With this it will be convenient to discuss the following:
Government amendments 32 to 34.
Clause stand part.
I shall be relatively brisk. As with the Government amendments moved earlier, these are minor, technical amendments. They relate to the provisions on data protection. We are making these amendments across the Bill to ensure that the terminology on data protection is consistent. For example, the amendments will remove superfluous words that could be confusing, as “processing” information can cover a range of activity, including “disclosure”, which is mentioned separately. These changes primarily clarify the provisions and ensure that they work as intended; they do not constitute a policy change and are not intended to have substantive effects.
Clause 22 makes it clear that where data handling is required, the appropriate data protection legislation must still be followed.

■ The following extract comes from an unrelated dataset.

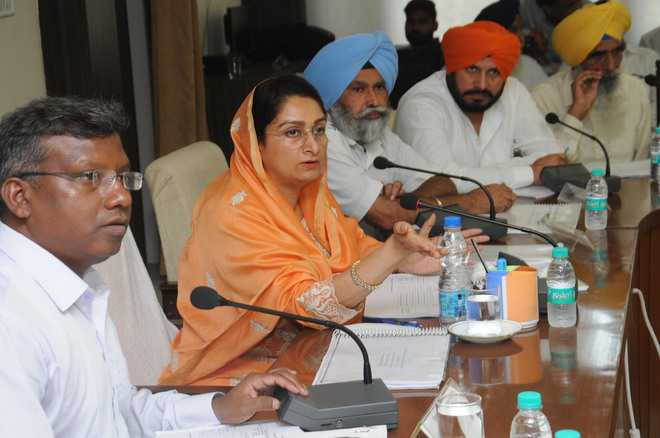 Harsimrat reviews ongoing works of Central Government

Where data processing is required under part 1 of the Bill, it is predominately for performance improvement and strategic monitoring—for example, in relation to compliance with the victims code. We do not anticipate that this will require the sharing of personal data. Nevertheless, it is vital that we ensure that the necessary protections are in place so that the collecting and handling of data is done fairly, lawfully and for specified purposes, and that nothing compromises victims’ confidentiality or jeopardises their ability to consent to access services and support. We have already engaged with the UK’s Data Protection Authority during the development of these requirements and will carry out further consultation during the development of the regulations in so far as any requirements relate to the processing of personal data.
I rise only to agree with the Minister. I have no comments to make on the clause, because it is an important part of ensuring that the Bill works in terms of data protection.
Amendment agreed to.
Amendments made: 32, in clause 22, page 18, line 4, leave out “disclosure or”.

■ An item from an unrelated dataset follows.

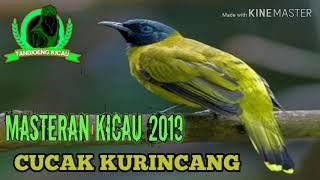 MASTERAN SUARA KICAU CUCAK KURINCA / SIPACAH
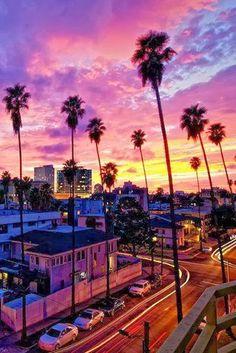 palm, ocean beach, california travel, venice beach, sunsets, light photography, los angeles, california living, place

See the explanatory statement to Amendment 34.
Amendment 33, in clause 22, page 18, line 5, leave out “a disclosure or processing” and insert “it”.

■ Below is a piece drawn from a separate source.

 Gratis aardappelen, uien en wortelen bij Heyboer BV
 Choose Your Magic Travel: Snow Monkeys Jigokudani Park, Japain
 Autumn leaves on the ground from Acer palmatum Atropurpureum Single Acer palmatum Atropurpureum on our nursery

See the explanatory statement to Amendment 34.
Amendment 34, in clause 22, page 18, line 11, leave out “has” and insert “and ‘processing’ have”.—(Edward Argar.)
This amendment and Amendments 31, 32 and 33 give “processing” of information the same meaning as in the Data Protection Act 2018. Processing includes disclosure and other uses of information, so there is no need to refer separately to disclosure.
Clause 22, as amended, ordered to stand part of the Bill.
Clause 23
Consequential provision
Question proposed, That the clause stand part of the Bill.
I will now be even brisker: the Bill provides a new statutory framework for the victims code, so this clause will repeal the existing provisions, so that the updated statutory basis of the code is clear. That requires repealing the relevant provisions relating to the victims code in the Domestic Violence, Crime and Victims Act 2004. Once in force, these provisions will allow a new victims code made under this Bill to come into effect, and the current victims code will cease to operate.
The clause also makes sure that other relevant legislation reflects that change. This includes the Parliamentary and Health Service Ombudsman—the Parliamentary Commissioner—to accept complaints about the victims code, and the Victims’ Commissioner, given their responsibility for overseeing the operation of the code.
This part of the Bill refers to the code of practice for victims. We need to ensure that if this Bill progresses, much of what has been discussed is reflected in it as we move forward, so that it is improved for victims—because that is what this is about. It is about victims’ experiences and real lives. The vast majority of victims do not get their entitlements. We currently have a Bill that falls short of that, but I hope that together we can robustly improve it and ensure that victims’ lives and experiences are changed for the better.
I note what the shadow Minister said. While there may be areas where we disagreed as we went through part 1 of the Bill, I am grateful thus far for the positive and constructive tone adopted by Members on both sides of the Committee.
Question put and agreed to.
Clause 23 accordingly ordered to stand part of the Bill.
Ordered, That further consideration be now adjourned.— (Fay Jones.)